* PASSAGE
▼▼▼
Each Private Placement Unit is identical to the Units sold in the Initial Public Offering, except that it is not redeemable, transferable, assignable or salable by the Sponsor until 30 days after the completion of its initial Business Combination, except (a) in each case, to any members of the Sponsor, officers or directors of the Company or the Sponsor or the Sponsor’s members, any affiliates or family members of any of officers or directors of the Company or the Sponsor or the Sponsor’s members, any members or partners of the Sponsor or the Sponsor’s members or any affiliates of the Sponsor or the Sponsor’s members or the Sponsor’s partner including any employees of such affiliates; (b) in the case of an individual, by gift to a member of the individual’s immediate family or to a trust, the beneficiary of which is a member of the individual’s immediate family or an affiliate of such person, or to a charitable organization; (c) in the case of an individual, by virtue of laws of descent and distribution upon death of the individual; (d) in the case of an individual, pursuant to a qualified domestic relations order; (e) in the case of a trust, by distribution to one or more permissible beneficiaries of such trust; (f) by private sales or transfers made in connection with any forward purchase agreement or similar arrangement, in connection with an extension of the completion window or in connection with the consummation of a Business Combination at prices no greater than the price at which the securities were originally purchased; (g) to the Company for no value for cancellation in connection with the consummation of the initial Business Combination; (h) in the event of the Company’s liquidation prior to the completion of its initial Business Combination; (i) by virtue of the laws of the State of Delaware, the Sponsor’s limited liability company agreement, upon dissolution of the Sponsor; or (j) in the event that, subsequent to the consummation of an initial Business Combination, the Company completes a liquidation, merger, share exchange or other similar transaction which results in all of shareholders having the right to exchange their Class A ordinary shares for cash, securities or other property; provided, however, that in the case of clauses (a) through (f) these permitted transferees must enter into a written agreement agreeing to be bound by these transfer restrictions and the other restrictions contained in the letter agreement.
▲▲▲
* EXERCISE TASKS
1: According to the passage, until when is a Private Placement Unit not redeemable, transferable, assignable or salable by the Sponsor?
2: For each statement below, say whether it agrees with the passage, and quote the words that decide it.
(a) A trust may transfer units by distribution to permissible beneficiaries of that trust.
(b) Private sales made in connection with a forward purchase agreement may be priced above the original purchase price.
(c) Transferees under every clause from (a) through (j) must enter into a written agreement to be bound by the transfer restrictions.

* EXCERPTED DATA
▼▼▼
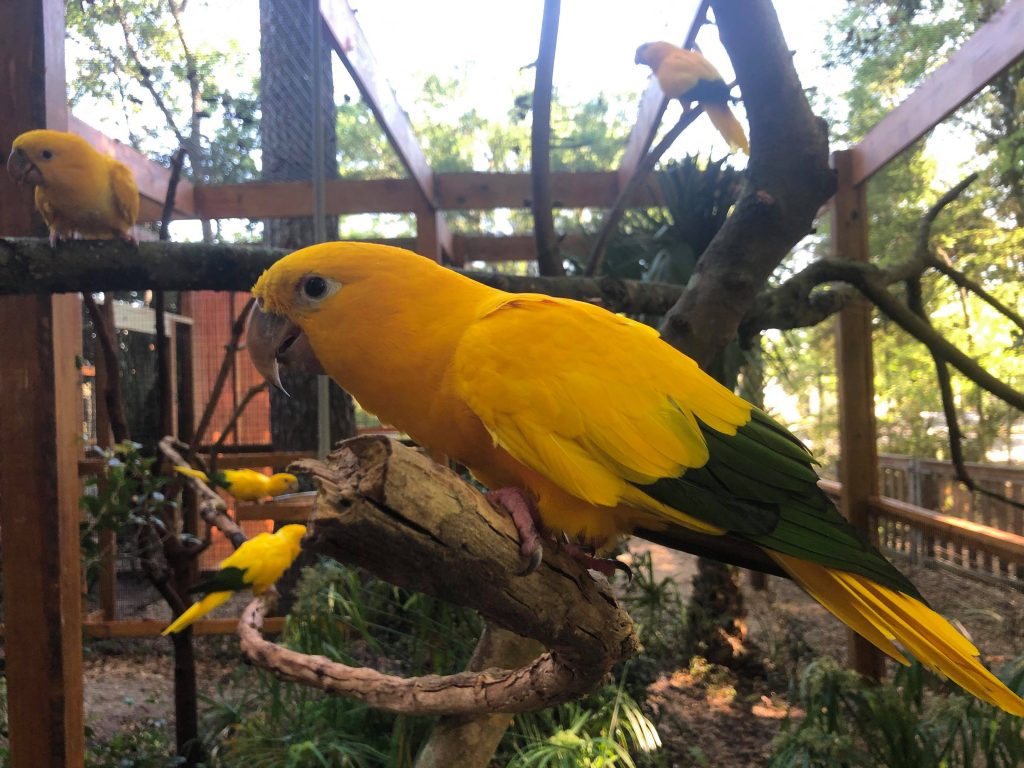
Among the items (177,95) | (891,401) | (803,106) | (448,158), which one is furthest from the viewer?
(448,158)

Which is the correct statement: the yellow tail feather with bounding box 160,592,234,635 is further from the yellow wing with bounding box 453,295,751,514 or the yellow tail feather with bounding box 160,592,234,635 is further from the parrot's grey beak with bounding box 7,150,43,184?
the yellow wing with bounding box 453,295,751,514

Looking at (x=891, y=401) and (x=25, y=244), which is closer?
(x=25, y=244)

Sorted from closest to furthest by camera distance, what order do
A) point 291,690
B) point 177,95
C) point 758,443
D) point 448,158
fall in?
point 758,443 → point 177,95 → point 291,690 → point 448,158

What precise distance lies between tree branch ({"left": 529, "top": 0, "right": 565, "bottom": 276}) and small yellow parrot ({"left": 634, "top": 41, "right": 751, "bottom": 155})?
1.05 metres

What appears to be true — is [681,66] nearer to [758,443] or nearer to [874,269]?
[874,269]

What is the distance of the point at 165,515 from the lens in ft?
9.08

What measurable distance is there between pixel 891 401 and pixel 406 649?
101 inches

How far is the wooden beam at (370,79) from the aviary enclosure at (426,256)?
1 centimetres

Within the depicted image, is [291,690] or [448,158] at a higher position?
[448,158]

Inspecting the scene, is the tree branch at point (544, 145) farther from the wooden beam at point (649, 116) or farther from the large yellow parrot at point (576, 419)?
the large yellow parrot at point (576, 419)

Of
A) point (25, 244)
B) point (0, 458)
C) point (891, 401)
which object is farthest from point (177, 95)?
point (891, 401)

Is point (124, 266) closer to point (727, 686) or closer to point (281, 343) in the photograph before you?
point (281, 343)

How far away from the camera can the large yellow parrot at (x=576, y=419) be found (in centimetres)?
87

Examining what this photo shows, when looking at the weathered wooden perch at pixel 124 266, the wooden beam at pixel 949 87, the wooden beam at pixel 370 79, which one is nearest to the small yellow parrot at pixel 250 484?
the weathered wooden perch at pixel 124 266
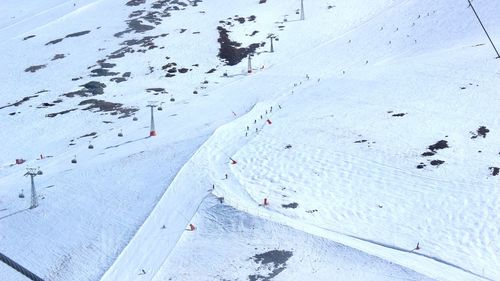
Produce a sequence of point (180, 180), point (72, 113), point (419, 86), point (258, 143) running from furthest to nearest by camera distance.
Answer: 1. point (72, 113)
2. point (419, 86)
3. point (258, 143)
4. point (180, 180)

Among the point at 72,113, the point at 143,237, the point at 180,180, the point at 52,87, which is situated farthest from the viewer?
the point at 52,87

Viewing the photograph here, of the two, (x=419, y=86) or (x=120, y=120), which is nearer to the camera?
(x=419, y=86)

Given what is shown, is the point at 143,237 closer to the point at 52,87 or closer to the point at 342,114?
the point at 342,114

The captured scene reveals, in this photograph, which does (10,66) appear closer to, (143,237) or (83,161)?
(83,161)

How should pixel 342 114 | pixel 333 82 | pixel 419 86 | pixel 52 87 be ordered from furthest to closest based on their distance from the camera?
pixel 52 87 → pixel 333 82 → pixel 419 86 → pixel 342 114

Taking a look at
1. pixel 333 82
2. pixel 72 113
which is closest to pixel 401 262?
pixel 333 82

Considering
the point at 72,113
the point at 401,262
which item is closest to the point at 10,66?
the point at 72,113
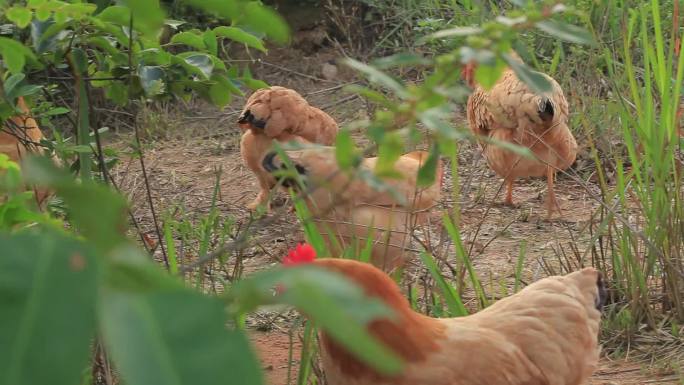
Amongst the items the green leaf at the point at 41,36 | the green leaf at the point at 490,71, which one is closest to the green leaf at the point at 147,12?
the green leaf at the point at 490,71

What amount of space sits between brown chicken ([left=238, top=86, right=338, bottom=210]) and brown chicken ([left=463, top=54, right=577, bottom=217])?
2.67 feet

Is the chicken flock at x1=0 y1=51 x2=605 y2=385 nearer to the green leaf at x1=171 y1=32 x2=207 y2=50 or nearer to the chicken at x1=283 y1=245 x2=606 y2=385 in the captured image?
the chicken at x1=283 y1=245 x2=606 y2=385

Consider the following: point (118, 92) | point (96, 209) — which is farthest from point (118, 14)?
point (96, 209)

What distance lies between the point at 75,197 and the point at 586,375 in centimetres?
234

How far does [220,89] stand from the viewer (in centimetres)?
242

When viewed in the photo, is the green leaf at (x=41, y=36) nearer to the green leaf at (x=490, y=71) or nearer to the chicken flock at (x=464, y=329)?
the chicken flock at (x=464, y=329)

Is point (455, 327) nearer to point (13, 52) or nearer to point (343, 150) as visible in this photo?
point (13, 52)

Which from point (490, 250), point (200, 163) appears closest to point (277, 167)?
point (490, 250)

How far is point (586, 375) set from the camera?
8.95 ft

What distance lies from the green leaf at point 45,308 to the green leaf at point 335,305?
0.32ft

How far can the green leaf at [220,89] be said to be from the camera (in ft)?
7.82

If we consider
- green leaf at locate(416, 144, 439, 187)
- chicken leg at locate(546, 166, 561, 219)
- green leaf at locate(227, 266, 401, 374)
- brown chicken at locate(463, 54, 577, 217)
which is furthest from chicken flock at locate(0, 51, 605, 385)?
chicken leg at locate(546, 166, 561, 219)

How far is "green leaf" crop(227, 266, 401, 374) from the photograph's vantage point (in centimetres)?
54

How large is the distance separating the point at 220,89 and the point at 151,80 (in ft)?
0.70
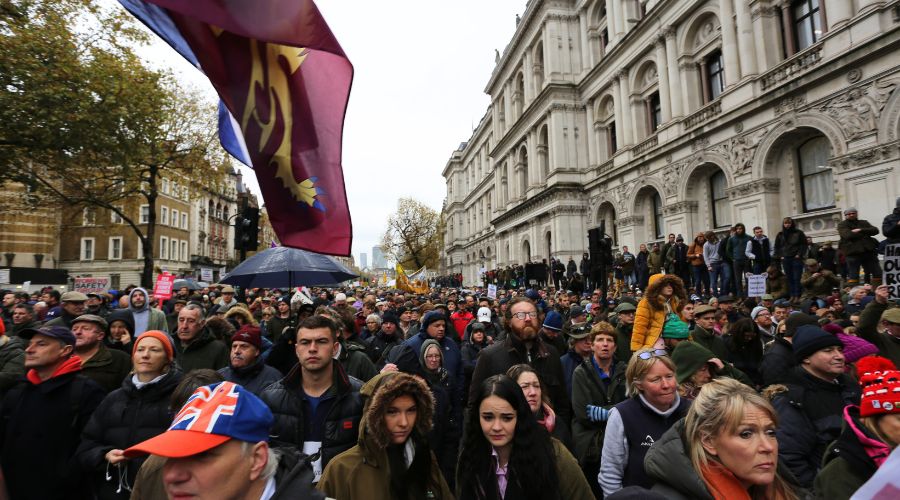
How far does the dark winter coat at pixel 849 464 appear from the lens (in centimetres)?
216

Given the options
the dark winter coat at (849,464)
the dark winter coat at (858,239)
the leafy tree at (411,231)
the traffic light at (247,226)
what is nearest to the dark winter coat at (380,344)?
the traffic light at (247,226)

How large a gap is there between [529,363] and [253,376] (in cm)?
253

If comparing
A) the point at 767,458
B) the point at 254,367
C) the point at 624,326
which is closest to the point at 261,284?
the point at 254,367

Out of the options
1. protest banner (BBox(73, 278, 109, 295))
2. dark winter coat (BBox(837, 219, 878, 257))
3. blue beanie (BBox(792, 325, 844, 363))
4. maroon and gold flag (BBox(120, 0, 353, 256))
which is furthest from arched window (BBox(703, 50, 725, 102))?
protest banner (BBox(73, 278, 109, 295))

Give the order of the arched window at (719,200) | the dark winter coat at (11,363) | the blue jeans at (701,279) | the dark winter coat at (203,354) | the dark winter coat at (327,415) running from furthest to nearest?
the arched window at (719,200), the blue jeans at (701,279), the dark winter coat at (203,354), the dark winter coat at (11,363), the dark winter coat at (327,415)

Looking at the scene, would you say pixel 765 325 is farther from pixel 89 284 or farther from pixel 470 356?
pixel 89 284

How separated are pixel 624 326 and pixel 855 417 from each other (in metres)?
3.85

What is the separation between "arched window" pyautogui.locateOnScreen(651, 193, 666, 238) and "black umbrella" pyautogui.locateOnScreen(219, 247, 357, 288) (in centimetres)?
2096

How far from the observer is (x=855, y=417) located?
2.38m

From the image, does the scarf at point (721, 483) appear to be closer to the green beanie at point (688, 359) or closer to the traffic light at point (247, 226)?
the green beanie at point (688, 359)

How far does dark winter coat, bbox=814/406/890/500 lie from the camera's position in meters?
2.16

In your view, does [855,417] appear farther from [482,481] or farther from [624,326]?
[624,326]

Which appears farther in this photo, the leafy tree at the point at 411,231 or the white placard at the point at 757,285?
the leafy tree at the point at 411,231

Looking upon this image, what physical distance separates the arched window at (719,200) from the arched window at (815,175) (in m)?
3.63
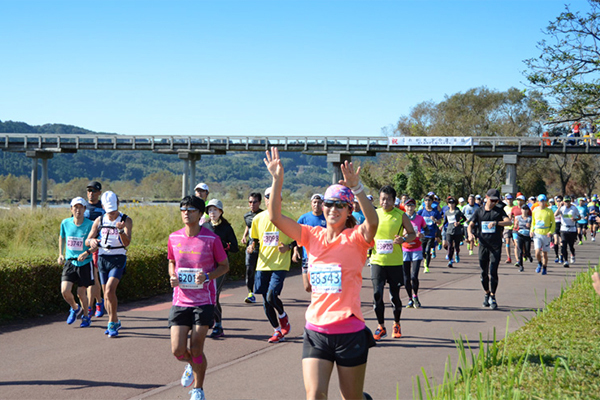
▲▲▲
* RESULTS FOR EACH TASK
1: Until 30 days after the completion of its initial Business Combination.

2:
(a) Yes: "in the case of a trust, by distribution to one or more permissible beneficiaries of such trust"
(b) No: "at prices no greater than the price at which the securities were originally purchased"
(c) No: "in the case of clauses (a) through (f) these permitted transferees must enter into a written agreement"